38

I have an array of n different elements in javascript, I know there are n! possible ways to order these elements. I want to know what's the most effective (fastest) algorithm to generate all possible orderings of this array?

I have this code:

var swap = function(array, frstElm, scndElm) {

    var temp = array[frstElm];
    array[frstElm] = array[scndElm];
    array[scndElm] = temp;
}

var permutation = function(array, leftIndex, size) {

    var x;

    if(leftIndex === size) {

        temp = "";

        for (var i = 0; i < array.length; i++) {
            temp += array[i] + " ";
        }

        console.log("---------------> " + temp);

    } else {

        for(x = leftIndex; x < size; x++) {
            swap(array, leftIndex, x);
            permutation(array, leftIndex + 1, size);
            swap(array, leftIndex, x);
        }
    }
}

arrCities = ["Sidney", "Melbourne", "Queenstown"];
permutation(arrCities, 0, arrCities.length);

And it works, but I guess swapping every item to get the combinations is a bit expensive memory wise, I thought a good way of doing it is just focusing on the indexes of the array and getting all the permutations of the numbers, I'm wondering if there's a way of computing all of them without having to switch elements within the array?
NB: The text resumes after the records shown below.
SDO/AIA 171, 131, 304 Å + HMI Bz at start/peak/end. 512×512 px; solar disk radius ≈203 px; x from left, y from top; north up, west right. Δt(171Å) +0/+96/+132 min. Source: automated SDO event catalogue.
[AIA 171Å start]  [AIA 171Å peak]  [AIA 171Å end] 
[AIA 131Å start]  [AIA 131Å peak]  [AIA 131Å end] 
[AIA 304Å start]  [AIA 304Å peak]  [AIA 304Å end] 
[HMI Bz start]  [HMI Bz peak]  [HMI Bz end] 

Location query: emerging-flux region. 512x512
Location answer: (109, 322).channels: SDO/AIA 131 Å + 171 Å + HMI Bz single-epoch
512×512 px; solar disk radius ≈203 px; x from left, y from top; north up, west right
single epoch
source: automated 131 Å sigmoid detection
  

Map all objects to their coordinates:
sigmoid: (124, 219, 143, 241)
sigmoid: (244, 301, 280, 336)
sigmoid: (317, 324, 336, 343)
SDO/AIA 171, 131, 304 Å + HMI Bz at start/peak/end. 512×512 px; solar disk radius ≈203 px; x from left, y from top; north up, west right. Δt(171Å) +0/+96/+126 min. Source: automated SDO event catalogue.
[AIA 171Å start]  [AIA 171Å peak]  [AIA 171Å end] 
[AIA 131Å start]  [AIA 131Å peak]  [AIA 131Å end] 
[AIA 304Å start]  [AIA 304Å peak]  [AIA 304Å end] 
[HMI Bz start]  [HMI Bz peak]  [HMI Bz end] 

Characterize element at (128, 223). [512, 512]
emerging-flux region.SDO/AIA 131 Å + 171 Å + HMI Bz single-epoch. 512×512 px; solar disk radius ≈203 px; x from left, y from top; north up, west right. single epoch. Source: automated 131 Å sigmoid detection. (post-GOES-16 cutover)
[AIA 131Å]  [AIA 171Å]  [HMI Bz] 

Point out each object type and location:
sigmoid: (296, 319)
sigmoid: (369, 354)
I guess recursively is possible to get all of them, I need help to do so.

So for example if I have:

arrCities = ["Sidney", "Melbourne", "Queenstown"];

I want the output to be:

[[012],[021],[102],[120],[201],[210]]

or:

[[0,1,2],
 [0,2,1],
 [1,0,2],
 [1,2,0],
 [2,0,1],
 [2,1,0]]

I'm reading this: http://en.wikipedia.org/wiki/Permutation#Algorithms_to_generate_permutations

But Wikipedia has never been good at explaining. I don't understand much of it, I have to say my math level isn't the best.

7
  • Please explain what you mean by "most effective". Fastest? Lowest memory usage?
    – Russbear
    Jun 1, 2016 at 22:54
  • There are not n! permutations, unless you are absolutely sure all n elements in the array are different from each other (or, better, discernible). If two elements are indistinguishable you already have less that n! permutations (in fact, you'll have permutations with repetitions).
    – pid
    Jun 1, 2016 at 22:57
  • @EvanTrimboli is not the same, i want to do it by index not by element
    – DSB
    Jun 1, 2016 at 23:49
  • Not really sure how it's different. Replace names with numbers and it's the same problem. Jun 2, 2016 at 0:00
  • @EvanTrimboli that method has to switch the elements within to array to achieve all the permutations which i guess is too expensive speed (and memory) wise, im not good at math but my logic tells me there should be a method to calculate all possible number within a range and doing so would be way faster than having to actually relocate every element
    – DSB
    Jun 2, 2016 at 0:15

5 Answers 5

48

This function, perm(xs), returns all the permutations of a given array:

function perm(xs) {
  let ret = [];

  for (let i = 0; i < xs.length; i = i + 1) {
    let rest = perm(xs.slice(0, i).concat(xs.slice(i + 1)));

    if(!rest.length) {
      ret.push([xs[i]])
    } else {
      for(let j = 0; j < rest.length; j = j + 1) {
        ret.push([xs[i]].concat(rest[j]))
      }
    }
  }
  return ret;
}

console.log(perm([1,2,3]).join("\n"));

0
10

Using Heap's method (you can find it in this paper which your Wikipedia article links to), you can generate all permutations of N elements with runtime complexity in O(N!) and space complexity in O(N). This algorithm is based on swapping elements. AFAIK this is as fast as it gets, there is no faster method to calculate all permutations.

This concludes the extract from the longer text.